▶ Exercise details:
Exact repetition of the data is the whole task.

(Saved data entries)
>>

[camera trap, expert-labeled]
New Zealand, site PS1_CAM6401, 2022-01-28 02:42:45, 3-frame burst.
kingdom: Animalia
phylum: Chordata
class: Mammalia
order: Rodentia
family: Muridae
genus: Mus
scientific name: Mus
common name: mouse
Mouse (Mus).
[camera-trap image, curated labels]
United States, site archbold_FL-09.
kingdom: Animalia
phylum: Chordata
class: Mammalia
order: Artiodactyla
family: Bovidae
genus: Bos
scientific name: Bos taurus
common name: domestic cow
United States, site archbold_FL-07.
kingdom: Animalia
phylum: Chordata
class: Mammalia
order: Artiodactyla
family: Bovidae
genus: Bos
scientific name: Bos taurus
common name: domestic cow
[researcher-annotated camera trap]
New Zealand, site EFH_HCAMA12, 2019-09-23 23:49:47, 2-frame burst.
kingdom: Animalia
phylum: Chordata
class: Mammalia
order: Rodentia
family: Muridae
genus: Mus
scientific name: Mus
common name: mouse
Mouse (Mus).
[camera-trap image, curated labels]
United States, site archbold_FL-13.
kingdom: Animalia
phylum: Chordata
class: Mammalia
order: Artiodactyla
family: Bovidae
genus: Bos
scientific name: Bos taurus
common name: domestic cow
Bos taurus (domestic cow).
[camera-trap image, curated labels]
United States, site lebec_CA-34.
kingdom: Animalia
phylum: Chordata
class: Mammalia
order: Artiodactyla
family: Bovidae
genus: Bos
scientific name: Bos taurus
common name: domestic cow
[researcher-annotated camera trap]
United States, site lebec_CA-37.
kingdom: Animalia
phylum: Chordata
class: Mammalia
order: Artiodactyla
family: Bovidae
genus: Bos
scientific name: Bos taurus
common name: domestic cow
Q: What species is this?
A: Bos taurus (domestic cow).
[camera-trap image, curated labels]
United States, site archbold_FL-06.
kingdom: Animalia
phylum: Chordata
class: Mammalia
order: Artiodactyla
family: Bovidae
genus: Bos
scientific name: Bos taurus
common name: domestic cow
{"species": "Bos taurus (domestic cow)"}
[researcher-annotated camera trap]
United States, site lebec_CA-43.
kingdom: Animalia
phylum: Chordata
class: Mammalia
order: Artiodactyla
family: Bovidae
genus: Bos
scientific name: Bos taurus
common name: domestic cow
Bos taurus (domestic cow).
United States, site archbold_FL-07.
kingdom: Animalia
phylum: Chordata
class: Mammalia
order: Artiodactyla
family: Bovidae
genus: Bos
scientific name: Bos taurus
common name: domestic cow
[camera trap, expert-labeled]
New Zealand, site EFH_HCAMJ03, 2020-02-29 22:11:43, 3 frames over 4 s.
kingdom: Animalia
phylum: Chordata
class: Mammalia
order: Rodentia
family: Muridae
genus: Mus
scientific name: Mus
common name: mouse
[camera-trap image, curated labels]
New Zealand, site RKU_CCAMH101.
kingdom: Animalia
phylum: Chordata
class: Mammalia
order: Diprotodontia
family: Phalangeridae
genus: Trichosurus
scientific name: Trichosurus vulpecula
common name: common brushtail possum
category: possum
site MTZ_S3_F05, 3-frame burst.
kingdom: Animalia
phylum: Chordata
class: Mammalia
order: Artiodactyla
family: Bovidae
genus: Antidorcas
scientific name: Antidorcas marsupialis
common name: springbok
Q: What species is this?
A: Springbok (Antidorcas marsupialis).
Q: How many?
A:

<<

▶ Written answer:
[camera trap, expert-labeled]
New Zealand, site PS1_CAM6401, 2022-01-28 02:42:45, 3-frame burst.
kingdom: Animalia
phylum: Chordata
class: Mammalia
order: Rodentia
family: Muridae
genus: Mus
scientific name: Mus
common name: mouse
Mouse (Mus).
[camera-trap image, curated labels]
United States, site archbold_FL-09.
kingdom: Animalia
phylum: Chordata
class: Mammalia
order: Artiodactyla
family: Bovidae
genus: Bos
scientific name: Bos taurus
common name: domestic cow
United States, site archbold_FL-07.
kingdom: Animalia
phylum: Chordata
class: Mammalia
order: Artiodactyla
family: Bovidae
genus: Bos
scientific name: Bos taurus
common name: domestic cow
[researcher-annotated camera trap]
New Zealand, site EFH_HCAMA12, 2019-09-23 23:49:47, 2-frame burst.
kingdom: Animalia
phylum: Chordata
class: Mammalia
order: Rodentia
family: Muridae
genus: Mus
scientific name: Mus
common name: mouse
Mouse (Mus).
[camera-trap image, curated labels]
United States, site archbold_FL-13.
kingdom: Animalia
phylum: Chordata
class: Mammalia
order: Artiodactyla
family: Bovidae
genus: Bos
scientific name: Bos taurus
common name: domestic cow
Bos taurus (domestic cow).
[camera-trap image, curated labels]
United States, site lebec_CA-34.
kingdom: Animalia
phylum: Chordata
class: Mammalia
order: Artiodactyla
family: Bovidae
genus: Bos
scientific name: Bos taurus
common name: domestic cow
[researcher-annotated camera trap]
United States, site lebec_CA-37.
kingdom: Animalia
phylum: Chordata
class: Mammalia
order: Artiodactyla
family: Bovidae
genus: Bos
scientific name: Bos taurus
common name: domestic cow
Q: What species is this?
A: Bos taurus (domestic cow).
[camera-trap image, curated labels]
United States, site archbold_FL-06.
kingdom: Animalia
phylum: Chordata
class: Mammalia
order: Artiodactyla
family: Bovidae
genus: Bos
scientific name: Bos taurus
common name: domestic cow
{"species": "Bos taurus (domestic cow)"}
[researcher-annotated camera trap]
United States, site lebec_CA-43.
kingdom: Animalia
phylum: Chordata
class: Mammalia
order: Artiodactyla
family: Bovidae
genus: Bos
scientific name: Bos taurus
common name: domestic cow
Bos taurus (domestic cow).
United States, site archbold_FL-07.
kingdom: Animalia
phylum: Chordata
class: Mammalia
order: Artiodactyla
family: Bovidae
genus: Bos
scientific name: Bos taurus
common name: domestic cow
[camera trap, expert-labeled]
New Zealand, site EFH_HCAMJ03, 2020-02-29 22:11:43, 3 frames over 4 s.
kingdom: Animalia
phylum: Chordata
class: Mammalia
order: Rodentia
family: Muridae
genus: Mus
scientific name: Mus
common name: mouse
[camera-trap image, curated labels]
New Zealand, site RKU_CCAMH101.
kingdom: Animalia
phylum: Chordata
class: Mammalia
order: Diprotodontia
family: Phalangeridae
genus: Trichosurus
scientific name: Trichosurus vulpecula
common name: common brushtail possum
category: possum
site MTZ_S3_F05, 3-frame burst.
kingdom: Animalia
phylum: Chordata
class: Mammalia
order: Artiodactyla
family: Bovidae
genus: Antidorcas
scientific name: Antidorcas marsupialis
common name: springbok
Q: What species is this?
A: Springbok (Antidorcas marsupialis).
Q: How many?
A:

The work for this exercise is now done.